Justin and Samantha Juray are further along with their plans to reopen Just-In-Time Recreation, the first place that Card opened fire. They have been ripping up floors, repainting, and putting in new seating.

“We’re just trying to change it a bit so that when people come in, it’s not a complete reminder of prior,” Samantha Juray says. “Or of the event.”

Juray says that at first, Justin was “dead set” against reopening.

“Within a week after, we knew that we had to reopen,” Juray says. “Because the community kept asking us, and we knew that everybody kind of needed it.”

They got support from the Bowling Proprietors’ Association of America, which waived its annual fees, provided equipment upgrades and sent employees Christmas gift cards.

“We’re like Americana. A lot of small towns, we’re the place where everybody goes to hang out,” said Frank DeSocio, the association’s executive director.

Other businesses where mass shootings have occurred have taken various approaches afterward. In Aurora, Colorado, a movie theater where 12 people were killed in 2012 later reopened under a new name. The city of Orlando, Florida, last year agreed to buy the Pulse nightclub site to create a memorial to the 49 people killed there in 2016.

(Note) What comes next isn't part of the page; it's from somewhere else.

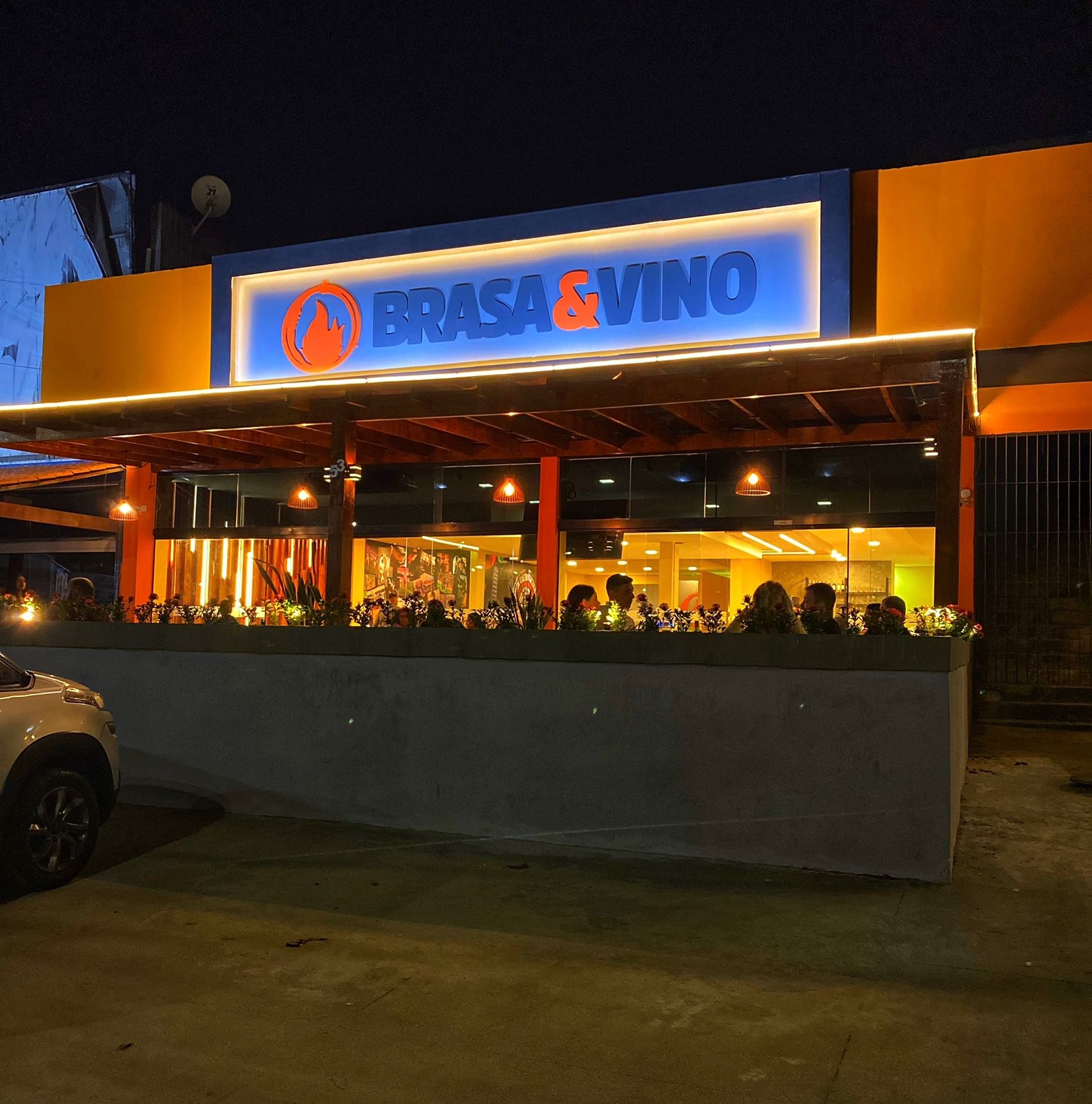 Brasa & Vino RDO | Rio das Ostras RJ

The Jurays hope to reopen in March or April. They also plan to keep the name. When they bought the bowling alley nearly three years ago, the owner was days away from shutting it down. Hence Just-In-Time, which also fit with Justin’s name.

“It was a place — or it is a place — where people get to come together, and spend time with friends and family, or create friends and family,” says Samantha Juray. “It’s a safe place.”

Two of their employees died in the shooting. The other 17 are all coming back, she says.

One is 69-year-old Tom Giberti, who has worked at the bowling alley for 20 years and is credited with saving at least four children that night.

Giberti recalls that he had just grabbed a screwdriver and was working near the back of the bowling alley when he heard the shots, which he initially thought were bowling balls thudding into the back of the lanes. He saw the panic on people’s faces and the flashes from a gun muzzle.

“I ran up to the kids and I got behind them,” Giberti says. “And I and got them back through the door, and as I turned to go through the door is when he shot me.”

One bullet remains wedged behind his left knee. A second blew clean through the side of his right leg, somehow missing bones and arteries. Giberti says he also took shrapnel in both legs, as bowling balls and machinery exploded around him.

Despite having surgery, and then treatment for a subsequent infection, Giberti looked spritely as he walked around greeting friends at a concert in Lewiston this month that was organized by local musician Ken Goodman to raise money for the two businesses.

How is Giberti even walking?

“It’s amazing. I can’t tell you why,” he says. “I’ve seen what it did to the machinery. I’ve seen what it did to others. I don’t know. My legs should have been blown right off. Either one of them.”

Giberti says it took him a few visits before he could bring himself to go back to the area where he was shot. Now, he can’t wait for the reopening.

“I’m really excited for it,” Giberti says. “It’s going to be huge for the community.”